__RECORDS SUPPLIED__.

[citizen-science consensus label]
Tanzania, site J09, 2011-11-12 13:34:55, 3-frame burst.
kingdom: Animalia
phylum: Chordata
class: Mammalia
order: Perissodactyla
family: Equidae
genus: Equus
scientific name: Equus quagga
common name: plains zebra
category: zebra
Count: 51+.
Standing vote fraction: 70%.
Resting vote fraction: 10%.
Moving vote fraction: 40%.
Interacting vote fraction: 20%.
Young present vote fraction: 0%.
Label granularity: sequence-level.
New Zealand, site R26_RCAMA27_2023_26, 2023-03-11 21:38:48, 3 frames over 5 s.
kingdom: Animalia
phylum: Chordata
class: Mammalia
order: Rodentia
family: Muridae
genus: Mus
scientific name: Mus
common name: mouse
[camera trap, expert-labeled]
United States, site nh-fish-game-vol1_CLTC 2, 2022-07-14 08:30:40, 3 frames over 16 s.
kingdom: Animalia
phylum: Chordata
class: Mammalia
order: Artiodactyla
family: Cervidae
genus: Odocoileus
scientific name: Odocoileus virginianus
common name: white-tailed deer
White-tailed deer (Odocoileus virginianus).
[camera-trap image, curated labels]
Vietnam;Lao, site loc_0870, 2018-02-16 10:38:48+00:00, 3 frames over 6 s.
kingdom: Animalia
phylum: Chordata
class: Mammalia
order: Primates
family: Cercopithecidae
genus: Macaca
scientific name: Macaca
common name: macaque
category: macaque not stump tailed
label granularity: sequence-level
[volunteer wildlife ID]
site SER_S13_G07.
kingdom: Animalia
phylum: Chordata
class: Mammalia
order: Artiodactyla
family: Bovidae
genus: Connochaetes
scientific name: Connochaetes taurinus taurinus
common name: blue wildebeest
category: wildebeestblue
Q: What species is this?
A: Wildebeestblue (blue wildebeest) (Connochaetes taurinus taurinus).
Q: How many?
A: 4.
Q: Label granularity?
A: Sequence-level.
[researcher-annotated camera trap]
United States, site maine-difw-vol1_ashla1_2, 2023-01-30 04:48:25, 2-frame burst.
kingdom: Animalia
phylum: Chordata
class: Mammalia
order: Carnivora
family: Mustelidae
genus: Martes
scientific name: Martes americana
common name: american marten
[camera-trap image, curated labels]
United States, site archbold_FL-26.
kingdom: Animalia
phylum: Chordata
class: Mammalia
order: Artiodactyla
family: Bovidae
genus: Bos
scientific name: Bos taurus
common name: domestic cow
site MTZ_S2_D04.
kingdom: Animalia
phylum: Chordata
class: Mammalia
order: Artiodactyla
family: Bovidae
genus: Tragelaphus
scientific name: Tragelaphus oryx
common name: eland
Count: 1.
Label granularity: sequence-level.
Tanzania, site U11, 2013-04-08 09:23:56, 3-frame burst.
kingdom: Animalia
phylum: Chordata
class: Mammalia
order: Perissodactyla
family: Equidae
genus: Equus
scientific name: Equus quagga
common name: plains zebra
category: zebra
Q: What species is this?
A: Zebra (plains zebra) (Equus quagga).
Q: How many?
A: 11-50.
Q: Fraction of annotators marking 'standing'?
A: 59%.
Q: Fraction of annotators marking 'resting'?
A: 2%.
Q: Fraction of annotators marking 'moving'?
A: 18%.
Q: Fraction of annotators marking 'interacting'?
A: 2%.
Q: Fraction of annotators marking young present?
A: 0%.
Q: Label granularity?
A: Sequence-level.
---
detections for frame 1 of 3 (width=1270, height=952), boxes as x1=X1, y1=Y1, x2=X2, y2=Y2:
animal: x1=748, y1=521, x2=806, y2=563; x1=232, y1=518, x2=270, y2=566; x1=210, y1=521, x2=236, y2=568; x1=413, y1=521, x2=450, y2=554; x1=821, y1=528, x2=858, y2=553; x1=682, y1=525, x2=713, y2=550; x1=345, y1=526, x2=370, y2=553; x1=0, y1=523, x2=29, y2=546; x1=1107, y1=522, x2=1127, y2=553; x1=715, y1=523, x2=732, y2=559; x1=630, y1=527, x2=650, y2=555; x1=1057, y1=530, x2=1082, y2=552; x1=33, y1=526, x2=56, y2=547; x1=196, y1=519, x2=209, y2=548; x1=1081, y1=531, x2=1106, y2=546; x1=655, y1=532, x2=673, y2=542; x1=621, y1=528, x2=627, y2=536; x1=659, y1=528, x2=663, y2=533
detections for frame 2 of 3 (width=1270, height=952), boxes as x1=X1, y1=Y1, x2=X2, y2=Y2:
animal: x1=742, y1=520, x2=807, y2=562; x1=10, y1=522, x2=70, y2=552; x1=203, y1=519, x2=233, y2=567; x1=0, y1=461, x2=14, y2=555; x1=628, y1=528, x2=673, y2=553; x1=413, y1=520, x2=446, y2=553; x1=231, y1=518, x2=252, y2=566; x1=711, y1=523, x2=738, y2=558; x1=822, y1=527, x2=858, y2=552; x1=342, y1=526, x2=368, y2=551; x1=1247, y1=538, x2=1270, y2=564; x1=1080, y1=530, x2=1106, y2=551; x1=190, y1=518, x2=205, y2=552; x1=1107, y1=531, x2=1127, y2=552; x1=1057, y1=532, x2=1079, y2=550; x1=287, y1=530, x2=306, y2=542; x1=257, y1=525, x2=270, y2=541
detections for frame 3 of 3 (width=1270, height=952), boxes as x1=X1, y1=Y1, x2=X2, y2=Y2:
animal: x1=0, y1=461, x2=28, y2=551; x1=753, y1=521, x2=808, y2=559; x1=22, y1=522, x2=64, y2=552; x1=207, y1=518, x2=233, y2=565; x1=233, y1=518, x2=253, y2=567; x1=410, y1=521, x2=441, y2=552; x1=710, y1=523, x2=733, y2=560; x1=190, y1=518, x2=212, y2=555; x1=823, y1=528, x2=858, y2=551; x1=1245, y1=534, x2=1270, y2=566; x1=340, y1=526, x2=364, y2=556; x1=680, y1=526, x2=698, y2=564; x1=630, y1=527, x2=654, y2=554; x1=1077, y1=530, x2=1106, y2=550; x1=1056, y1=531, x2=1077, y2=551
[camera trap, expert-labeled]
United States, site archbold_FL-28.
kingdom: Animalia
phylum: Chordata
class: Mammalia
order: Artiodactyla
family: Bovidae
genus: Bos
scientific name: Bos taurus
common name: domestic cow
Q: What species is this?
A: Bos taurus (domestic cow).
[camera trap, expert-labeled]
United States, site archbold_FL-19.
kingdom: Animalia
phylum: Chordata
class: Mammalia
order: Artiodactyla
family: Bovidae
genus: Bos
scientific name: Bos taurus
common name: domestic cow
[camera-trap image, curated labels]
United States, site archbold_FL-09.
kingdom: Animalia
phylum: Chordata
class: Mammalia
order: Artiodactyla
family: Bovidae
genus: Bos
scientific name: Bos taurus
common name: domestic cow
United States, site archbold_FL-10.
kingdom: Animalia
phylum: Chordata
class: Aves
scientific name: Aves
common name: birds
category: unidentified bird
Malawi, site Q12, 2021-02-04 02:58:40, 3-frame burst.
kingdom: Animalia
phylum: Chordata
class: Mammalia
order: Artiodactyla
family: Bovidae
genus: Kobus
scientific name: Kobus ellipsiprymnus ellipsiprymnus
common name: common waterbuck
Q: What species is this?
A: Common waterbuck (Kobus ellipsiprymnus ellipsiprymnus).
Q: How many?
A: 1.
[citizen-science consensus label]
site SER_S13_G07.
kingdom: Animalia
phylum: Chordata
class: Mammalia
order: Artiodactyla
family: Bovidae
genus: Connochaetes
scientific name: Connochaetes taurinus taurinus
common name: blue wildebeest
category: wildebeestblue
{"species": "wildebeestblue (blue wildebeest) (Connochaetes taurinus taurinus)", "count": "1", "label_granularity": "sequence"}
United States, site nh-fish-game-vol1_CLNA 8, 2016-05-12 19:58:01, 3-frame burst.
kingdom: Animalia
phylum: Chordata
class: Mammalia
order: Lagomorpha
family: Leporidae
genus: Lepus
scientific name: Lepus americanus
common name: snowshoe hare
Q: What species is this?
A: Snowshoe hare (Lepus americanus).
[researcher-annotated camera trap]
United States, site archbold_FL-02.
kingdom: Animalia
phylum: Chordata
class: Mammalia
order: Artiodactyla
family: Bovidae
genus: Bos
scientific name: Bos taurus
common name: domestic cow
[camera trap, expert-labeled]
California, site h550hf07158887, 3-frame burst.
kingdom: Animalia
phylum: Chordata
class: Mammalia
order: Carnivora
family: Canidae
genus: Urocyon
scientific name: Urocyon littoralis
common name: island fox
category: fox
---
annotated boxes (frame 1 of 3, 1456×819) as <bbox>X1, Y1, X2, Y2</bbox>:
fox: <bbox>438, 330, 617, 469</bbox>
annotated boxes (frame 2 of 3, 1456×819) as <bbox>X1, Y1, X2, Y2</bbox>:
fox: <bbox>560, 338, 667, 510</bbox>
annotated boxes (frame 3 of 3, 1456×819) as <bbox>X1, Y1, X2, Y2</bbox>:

__TASK OBJECTIVE__. Report every line of the data above that contains the string "Tanzania" by copying it in full.

__WRITTEN RESPONSE__.
Tanzania, site J09, 2011-11-12 13:34:55, 3-frame burst.
Tanzania, site U11, 2013-04-08 09:23:56, 3-frame burst.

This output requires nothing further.